Üstad’ın manevi mertebesini bilen ve büyük bir sevgi ve hürmetle kendisine bağlı olan Abdullah Çalışkan, bir Kurban Bayramı günü hastalanıp Üstad bedeline ahirete göçer. Şükran Hanım babasının hastalığı sırasında ilginç hadiselere şahit olur:
“Babam hasta olduğu zaman bile, Üstad’ı ziyaretimi anlattırır, büyük zevkle dinlerdi. Kendi kendine, ‘Ey koca üstadım, Ceylan’a sahip çıktığın gibi benimkilere de sahip çıkacak mısın?’ derdi. Kurban bayramı arifesiydi. Akşam ve yatsı namazlarına gitti, bayram şekerlerimizi almış getirdi. Epey konuştuk. Gece rahatsızlandı. Üç gün baygın yattı. Komşuları çağırdım, ‘Babama bir şey olmuş gelin kendinde değil’ dedim. Geldiler, baktılar, bir türlü ayıkmıyor. Kendinden hiç haberi yok. Ertesi gün bayram ama bizim akrabalar gelmiyorlar. Akrabamız Zeki geldi. ‘Zeki, babamın kardeşleri neden hiç gelmiyor, bakmıyorlar?’ dedim. ‘Şükran’ dedi, ‘Hoca Efendi de çok hasta olmuş, onunla meşgul oluyorlar!’ Meğer aynı anda Üstad da fenalaşmış.”
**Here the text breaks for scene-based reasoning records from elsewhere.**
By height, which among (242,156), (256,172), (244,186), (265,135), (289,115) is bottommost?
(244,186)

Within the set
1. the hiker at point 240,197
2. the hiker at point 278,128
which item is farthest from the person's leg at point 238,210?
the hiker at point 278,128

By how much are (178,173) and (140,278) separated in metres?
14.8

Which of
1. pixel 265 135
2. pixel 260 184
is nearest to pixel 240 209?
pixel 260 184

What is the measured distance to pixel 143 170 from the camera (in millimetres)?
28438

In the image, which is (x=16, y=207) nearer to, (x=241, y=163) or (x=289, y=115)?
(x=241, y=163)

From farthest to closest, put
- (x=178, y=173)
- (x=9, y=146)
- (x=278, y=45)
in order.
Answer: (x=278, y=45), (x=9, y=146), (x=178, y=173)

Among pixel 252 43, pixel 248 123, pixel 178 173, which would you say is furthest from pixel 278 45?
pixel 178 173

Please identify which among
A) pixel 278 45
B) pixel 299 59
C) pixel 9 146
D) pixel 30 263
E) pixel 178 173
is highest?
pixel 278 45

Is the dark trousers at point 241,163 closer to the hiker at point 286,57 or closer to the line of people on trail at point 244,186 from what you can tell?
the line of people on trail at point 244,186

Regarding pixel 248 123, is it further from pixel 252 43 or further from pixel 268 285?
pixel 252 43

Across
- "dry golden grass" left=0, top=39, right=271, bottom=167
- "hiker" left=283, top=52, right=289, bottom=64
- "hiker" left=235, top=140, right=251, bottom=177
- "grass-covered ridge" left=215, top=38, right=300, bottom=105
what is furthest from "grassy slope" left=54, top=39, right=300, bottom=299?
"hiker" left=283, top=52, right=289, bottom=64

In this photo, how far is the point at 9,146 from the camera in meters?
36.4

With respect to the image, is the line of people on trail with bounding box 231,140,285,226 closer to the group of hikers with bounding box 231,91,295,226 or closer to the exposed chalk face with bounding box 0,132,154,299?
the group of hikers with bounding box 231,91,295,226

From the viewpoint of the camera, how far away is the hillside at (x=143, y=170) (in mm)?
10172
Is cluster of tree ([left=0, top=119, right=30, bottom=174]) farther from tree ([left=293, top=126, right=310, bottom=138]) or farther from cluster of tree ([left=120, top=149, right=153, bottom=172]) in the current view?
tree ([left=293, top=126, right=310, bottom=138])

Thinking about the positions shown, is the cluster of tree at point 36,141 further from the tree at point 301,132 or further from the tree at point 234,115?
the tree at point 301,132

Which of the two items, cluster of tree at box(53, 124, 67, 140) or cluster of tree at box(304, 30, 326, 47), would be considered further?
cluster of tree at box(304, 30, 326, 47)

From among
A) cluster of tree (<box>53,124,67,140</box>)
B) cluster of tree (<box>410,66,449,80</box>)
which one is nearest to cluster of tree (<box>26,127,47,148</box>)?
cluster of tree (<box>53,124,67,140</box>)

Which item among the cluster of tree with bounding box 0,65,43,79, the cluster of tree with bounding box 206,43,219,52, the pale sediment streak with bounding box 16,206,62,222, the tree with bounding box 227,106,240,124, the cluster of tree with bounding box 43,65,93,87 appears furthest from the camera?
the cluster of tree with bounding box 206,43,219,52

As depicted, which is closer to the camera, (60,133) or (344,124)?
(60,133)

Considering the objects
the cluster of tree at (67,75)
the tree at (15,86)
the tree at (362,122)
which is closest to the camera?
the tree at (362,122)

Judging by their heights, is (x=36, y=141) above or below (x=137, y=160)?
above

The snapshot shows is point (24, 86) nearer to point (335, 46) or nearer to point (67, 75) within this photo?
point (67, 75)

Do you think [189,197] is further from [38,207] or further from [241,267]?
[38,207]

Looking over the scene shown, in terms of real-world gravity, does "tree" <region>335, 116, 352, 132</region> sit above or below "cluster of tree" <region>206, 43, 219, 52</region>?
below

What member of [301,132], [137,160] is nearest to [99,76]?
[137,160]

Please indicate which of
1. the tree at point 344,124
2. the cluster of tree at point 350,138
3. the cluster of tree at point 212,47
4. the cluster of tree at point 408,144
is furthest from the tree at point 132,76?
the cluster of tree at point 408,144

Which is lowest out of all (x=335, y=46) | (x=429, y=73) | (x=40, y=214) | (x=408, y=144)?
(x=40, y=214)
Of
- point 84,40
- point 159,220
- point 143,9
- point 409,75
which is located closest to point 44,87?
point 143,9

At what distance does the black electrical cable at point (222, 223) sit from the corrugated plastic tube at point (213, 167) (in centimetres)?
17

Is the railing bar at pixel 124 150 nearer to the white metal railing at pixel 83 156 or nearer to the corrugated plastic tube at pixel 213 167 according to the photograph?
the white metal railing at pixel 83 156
“Hastalığının farkında değildi”
“Üç gün geçti. Baktım kalkmış oturmuş. ‘Baba sen iyileştin mi?’ dedim. Öyle sevindim ki. ‘Ne oldu ben hasta mıyım? Burada yatmıyordum, bayram olacaktı, olmadı mı?’ dedi. O kadar kendinden geçmiş ki, bir şeyden haberi yok. Anlattım, böyle böyle oldu dedim. ‘Üç gündür namaz kılmadım mı?’ dedi. ‘Namaz kılmam lazım. Demek bayram da yapamadınız ha!’ dedi. Biraz kendine geldi. Kardeşim doktor getirdi. Geliyor bakıyor, konuşturuyorlar. Zehirlenmekten şüpheleniyorlar. ‘Niye zehirlensin, aynı yemekten biz de yedik’ diyoruz. Elli gün geçti aradan, hiç yemek yemiyordu. Ölümüne yakındı, bir gün, ‘Baba yine mi bir şey yemeyeceksin?’ dedim. ‘Kızım o yemeklerin üzerine ben nasıl yiyeyim. Anan çok güzel yemekler yapmış, tepsinin üzerine de o güzel kaplarla koymuş ne güzeldi!’ dedi. Rahmetli annemden bahsediyordu. ‘Baba nelerdi, kim getirdi?’ diye sordum. ‘Anan getirmiş’ dedi, ‘çok da güzeldi. Hepsinden de yedim. Ama o çorba çok güzeldi. O çorbadan olursa yine yerim’ diye tebessüm ederek anlattı.”

“Şükran bana emanettir”
Elli gün geçer ve Abdullah Çalışkan vefat eder. Şükran Hanım, babasının ölümüyle birlikte çok sarsılır. Onu teselli eden ise yine Üstad olur. Şükran’ı kendisine manevi evlat kabul eden şefkatli Üstad, Şükran Hanım evleninceye kadar kendi evladı gibi onunla ilgilenir, her gün yiyecek bir şeyler gönderir:
“Babam vefat edince ben kendimden geçmiştim. Üstad, kardeşim Halil’i çağırttı. Halil gitmiş. ‘Ablan neden çok ağlıyor. Üzülmesin, babanız onu bana emanet etti. Ben varım. Eğer o gece baban ölmeseydi ben vefat edecektim. Şimdiden sonra size bakmakla ben mükellefim’ demiş Halil’e. Bana da yarım ekmek içine zeytin koyup bal sürmüş göndermiş.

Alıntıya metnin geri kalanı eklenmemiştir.